La decisione -"L'abbiamo presa una notte, era domenica (8 febbraio, ndr) e la comunicammo un giorno dopo alla società rosanero. Qui in Argentina lo seppero prima che il Boca Juniors giocasse contro il San Lorenzo de Almagro in Supercoppa (sfida del 10 febbraio persa per 4-0 dai gialloblù, ndr)", ha aggiunto il tecnico argentino che si è insediato il primo marzo sulla panchina degli xeneizes (tre pareggi e una vittoria per il Boca da quando è guidato da Schelotto).

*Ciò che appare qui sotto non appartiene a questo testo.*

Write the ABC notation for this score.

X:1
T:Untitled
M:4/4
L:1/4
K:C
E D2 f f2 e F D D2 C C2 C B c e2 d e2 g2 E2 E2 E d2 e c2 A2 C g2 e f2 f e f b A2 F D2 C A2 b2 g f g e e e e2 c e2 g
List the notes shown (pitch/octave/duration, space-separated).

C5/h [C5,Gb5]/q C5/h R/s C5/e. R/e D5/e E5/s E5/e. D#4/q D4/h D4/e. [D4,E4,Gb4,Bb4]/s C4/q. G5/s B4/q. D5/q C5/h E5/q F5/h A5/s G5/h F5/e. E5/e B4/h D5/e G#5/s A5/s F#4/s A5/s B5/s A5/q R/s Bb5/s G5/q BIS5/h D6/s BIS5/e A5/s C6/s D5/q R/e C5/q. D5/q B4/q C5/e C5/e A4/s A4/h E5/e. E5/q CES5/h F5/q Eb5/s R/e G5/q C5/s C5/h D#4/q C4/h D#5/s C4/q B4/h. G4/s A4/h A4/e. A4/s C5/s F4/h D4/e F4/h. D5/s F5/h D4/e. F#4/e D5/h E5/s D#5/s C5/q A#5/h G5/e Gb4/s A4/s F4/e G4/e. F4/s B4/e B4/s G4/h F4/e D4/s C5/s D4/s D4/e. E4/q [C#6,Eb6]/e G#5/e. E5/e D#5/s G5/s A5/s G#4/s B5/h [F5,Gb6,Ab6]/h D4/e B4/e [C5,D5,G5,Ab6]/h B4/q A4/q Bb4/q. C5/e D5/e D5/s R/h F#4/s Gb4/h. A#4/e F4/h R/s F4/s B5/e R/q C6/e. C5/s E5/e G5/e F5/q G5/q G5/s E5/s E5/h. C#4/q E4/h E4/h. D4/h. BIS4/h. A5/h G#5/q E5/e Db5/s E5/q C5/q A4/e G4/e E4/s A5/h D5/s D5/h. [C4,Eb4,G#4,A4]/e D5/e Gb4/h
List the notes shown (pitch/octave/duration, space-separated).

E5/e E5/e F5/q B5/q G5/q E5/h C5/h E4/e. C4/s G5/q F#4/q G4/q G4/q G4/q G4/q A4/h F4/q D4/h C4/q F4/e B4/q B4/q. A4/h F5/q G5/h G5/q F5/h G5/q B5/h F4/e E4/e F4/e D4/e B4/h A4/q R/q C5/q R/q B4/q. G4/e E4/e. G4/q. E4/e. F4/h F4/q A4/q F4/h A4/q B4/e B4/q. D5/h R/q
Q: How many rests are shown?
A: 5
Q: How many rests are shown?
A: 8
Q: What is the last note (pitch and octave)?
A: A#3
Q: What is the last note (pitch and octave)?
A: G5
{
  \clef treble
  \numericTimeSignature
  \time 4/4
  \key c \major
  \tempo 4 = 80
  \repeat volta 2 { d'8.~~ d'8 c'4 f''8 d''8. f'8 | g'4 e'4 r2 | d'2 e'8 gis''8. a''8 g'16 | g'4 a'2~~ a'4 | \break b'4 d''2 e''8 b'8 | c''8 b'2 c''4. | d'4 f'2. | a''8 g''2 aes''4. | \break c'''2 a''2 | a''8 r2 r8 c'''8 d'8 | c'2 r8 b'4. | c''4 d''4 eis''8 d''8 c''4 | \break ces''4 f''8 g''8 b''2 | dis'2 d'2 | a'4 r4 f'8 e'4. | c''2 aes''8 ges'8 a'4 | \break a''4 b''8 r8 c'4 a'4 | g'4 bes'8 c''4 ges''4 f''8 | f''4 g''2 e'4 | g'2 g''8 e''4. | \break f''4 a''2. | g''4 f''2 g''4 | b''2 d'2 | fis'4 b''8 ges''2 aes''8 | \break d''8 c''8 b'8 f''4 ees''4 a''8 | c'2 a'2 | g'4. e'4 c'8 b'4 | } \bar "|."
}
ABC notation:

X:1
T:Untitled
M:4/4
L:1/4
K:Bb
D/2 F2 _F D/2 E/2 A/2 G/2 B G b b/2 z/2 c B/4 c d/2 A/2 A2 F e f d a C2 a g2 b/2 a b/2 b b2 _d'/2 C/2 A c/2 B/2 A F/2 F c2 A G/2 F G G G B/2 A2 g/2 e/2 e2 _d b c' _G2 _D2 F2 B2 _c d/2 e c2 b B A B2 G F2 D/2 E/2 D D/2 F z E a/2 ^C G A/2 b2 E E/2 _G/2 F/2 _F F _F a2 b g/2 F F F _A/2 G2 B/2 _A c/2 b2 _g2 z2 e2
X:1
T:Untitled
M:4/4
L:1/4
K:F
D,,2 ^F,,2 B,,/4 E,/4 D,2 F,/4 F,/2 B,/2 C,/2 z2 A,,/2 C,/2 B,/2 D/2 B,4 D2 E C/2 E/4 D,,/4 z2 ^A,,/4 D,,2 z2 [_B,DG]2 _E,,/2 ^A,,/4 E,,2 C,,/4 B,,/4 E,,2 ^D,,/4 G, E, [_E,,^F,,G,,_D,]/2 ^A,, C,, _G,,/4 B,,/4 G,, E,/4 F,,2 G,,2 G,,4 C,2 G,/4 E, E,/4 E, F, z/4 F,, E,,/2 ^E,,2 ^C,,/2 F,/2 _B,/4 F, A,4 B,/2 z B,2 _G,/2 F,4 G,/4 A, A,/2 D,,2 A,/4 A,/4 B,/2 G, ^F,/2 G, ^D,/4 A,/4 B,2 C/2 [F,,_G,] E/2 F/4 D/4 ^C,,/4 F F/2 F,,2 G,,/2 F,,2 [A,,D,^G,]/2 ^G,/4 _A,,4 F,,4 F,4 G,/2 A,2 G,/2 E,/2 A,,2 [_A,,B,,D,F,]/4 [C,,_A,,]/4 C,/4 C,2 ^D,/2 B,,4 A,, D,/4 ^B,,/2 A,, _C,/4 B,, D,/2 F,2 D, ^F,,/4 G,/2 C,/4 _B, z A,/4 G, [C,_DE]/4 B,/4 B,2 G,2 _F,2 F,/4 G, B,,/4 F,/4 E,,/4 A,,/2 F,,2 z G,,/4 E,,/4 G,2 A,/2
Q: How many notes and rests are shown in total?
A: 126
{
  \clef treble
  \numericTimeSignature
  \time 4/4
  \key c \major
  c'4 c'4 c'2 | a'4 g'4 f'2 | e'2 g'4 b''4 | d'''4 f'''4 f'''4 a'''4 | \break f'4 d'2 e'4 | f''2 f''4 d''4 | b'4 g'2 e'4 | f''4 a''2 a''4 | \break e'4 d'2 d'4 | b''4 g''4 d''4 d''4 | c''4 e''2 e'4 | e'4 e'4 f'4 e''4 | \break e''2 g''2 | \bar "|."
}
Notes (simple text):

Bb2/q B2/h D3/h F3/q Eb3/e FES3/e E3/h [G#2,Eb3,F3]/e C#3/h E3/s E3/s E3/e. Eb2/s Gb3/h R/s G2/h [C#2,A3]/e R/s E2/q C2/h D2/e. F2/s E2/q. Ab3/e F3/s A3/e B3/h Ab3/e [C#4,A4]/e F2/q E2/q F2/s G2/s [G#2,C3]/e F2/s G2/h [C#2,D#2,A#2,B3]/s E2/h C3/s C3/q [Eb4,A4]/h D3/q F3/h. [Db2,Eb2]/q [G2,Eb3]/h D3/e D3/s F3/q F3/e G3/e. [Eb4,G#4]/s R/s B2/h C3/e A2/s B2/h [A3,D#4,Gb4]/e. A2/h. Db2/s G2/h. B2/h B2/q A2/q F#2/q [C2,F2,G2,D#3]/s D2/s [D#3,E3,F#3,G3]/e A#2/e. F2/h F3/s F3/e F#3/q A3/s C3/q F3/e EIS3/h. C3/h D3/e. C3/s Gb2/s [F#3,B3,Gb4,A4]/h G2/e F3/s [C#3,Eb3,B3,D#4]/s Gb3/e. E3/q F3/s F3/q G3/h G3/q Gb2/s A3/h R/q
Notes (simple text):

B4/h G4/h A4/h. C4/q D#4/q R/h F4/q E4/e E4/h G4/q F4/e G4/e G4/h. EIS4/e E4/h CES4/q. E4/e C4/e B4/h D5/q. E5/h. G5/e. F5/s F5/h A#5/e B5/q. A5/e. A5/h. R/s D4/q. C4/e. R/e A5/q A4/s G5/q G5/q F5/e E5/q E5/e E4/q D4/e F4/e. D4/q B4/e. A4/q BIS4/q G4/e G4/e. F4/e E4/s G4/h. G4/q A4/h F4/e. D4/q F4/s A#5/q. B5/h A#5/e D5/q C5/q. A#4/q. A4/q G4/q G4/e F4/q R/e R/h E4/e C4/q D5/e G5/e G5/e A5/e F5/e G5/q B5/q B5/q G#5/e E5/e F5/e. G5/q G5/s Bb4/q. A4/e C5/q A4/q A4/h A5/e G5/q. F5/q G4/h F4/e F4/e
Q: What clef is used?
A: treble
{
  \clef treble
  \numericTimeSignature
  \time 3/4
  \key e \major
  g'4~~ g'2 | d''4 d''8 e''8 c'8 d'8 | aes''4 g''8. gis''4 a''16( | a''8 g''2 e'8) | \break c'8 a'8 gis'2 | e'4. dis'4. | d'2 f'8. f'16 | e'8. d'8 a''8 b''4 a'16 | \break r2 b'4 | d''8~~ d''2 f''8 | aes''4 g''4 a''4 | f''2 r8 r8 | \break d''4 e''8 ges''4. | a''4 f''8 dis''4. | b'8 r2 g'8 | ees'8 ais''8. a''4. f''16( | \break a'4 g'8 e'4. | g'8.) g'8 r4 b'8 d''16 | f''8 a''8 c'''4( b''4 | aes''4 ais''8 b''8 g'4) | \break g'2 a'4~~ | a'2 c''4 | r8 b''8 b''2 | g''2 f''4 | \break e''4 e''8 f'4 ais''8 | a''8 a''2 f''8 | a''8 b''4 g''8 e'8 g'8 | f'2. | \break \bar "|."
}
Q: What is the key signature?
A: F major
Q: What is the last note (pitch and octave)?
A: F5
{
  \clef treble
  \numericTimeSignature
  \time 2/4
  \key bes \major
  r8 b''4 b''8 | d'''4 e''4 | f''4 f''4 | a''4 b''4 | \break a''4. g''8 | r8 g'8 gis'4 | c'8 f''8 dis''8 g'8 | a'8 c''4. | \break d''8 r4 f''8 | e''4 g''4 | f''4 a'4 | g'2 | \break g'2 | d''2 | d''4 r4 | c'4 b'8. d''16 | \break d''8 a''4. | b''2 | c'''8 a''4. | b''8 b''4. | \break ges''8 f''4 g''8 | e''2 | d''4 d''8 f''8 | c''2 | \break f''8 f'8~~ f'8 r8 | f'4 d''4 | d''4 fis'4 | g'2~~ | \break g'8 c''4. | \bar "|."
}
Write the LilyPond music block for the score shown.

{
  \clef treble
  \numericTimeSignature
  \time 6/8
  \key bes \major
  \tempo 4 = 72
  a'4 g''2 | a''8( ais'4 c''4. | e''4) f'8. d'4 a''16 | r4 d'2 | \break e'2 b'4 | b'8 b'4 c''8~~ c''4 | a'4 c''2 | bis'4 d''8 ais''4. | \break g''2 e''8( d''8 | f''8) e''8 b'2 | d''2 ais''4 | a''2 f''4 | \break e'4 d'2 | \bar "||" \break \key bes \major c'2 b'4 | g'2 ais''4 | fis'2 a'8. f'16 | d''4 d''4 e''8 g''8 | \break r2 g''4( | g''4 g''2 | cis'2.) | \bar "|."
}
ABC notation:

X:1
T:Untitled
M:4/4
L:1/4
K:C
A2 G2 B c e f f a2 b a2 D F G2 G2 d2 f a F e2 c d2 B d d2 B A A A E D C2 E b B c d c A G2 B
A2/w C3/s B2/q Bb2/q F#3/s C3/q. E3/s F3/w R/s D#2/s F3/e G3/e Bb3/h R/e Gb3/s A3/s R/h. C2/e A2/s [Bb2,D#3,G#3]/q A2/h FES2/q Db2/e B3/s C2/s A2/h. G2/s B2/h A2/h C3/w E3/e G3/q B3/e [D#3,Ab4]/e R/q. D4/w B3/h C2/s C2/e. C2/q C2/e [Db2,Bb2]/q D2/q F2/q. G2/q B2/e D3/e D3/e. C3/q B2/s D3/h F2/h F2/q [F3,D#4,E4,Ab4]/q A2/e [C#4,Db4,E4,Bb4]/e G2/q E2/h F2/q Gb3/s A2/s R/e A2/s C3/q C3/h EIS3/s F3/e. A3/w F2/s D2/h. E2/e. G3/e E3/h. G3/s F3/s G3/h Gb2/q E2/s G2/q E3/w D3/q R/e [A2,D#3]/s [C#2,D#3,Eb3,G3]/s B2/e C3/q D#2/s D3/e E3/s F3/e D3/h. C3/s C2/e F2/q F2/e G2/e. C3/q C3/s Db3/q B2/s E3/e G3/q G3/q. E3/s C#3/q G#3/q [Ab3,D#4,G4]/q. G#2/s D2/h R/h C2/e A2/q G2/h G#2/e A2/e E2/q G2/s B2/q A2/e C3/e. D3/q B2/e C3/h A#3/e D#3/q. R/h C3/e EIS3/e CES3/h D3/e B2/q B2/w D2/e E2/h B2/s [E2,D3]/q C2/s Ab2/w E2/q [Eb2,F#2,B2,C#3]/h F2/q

Zamparini ha ragione - "Il presidente del Palermo ha detto che, appena compresa la situazione, non ho provato in alcun modo a rimanere a Palermo? E' vero, ha ragione. Era impossibile pensare di proseguire l'avventura in rosanero. Decisi allora di rassegnare le mie dimissioni, pur sapendo che stavo per lasciarmi scappare un'opportunità unica che potrebbe anche non più capitarmi in carriera. Però - dice Schelotto a LaNacion - questa era la decisione più logica da prendere. Pensate, fossi rimasto a Palermo, fino a giugno avrei dovuto vivere nella seguente maniera: non sarei potuto entrare nello spogliatoio, lo staff tecnico non avrebbe potuto prendere posto in panchina. Zamparini mi ha fatto sedere in panchina in qualità di dirigente accompagnatore. Ok, poteva essere una soluzione, ma che allenatore è quello che durante le partite non può alzarsi, raggiungere il bordo del campo e urlare indicazioni ai propri giocatori? Ci siamo sentiti limitati e soprattutto a disagio: non è un trattamento cui sono abituati gli allenatori. Per questo motivo ho detto basta. E l'ho detto anche per il bene del Palermo. In che senso? Sapete, i giocatori hanno bisogno di ricevere i giusti incitamenti durante un match e li vogliono ricevere da quel tecnico che li allena in settimana. Una squadra come il Palermo, che lotta per la salvezza, necessita massima comunicazione tra tecnico e calciatori".

I corsi a Coverciano -"La società mi ha chiesto di frequentare un corso in Toscana, a Coverciano. Sarebbe cominciato ad aprile. Ma frequentare questo corso non sarebbe bastato. Una volta conseguito il primo 'diploma', ne avrei dovuto cominciare un altro, da settembre 2016 fino a metà di maggio 2017, una volta al mese. E infine, sentite questa, un altro da giugno a luglio 2017, da lunedì al venerdì. Mi è sembrato più che giusto tornarmene in Argentina e continuare ad accumulare esperienza alla guida del Boca Juniors".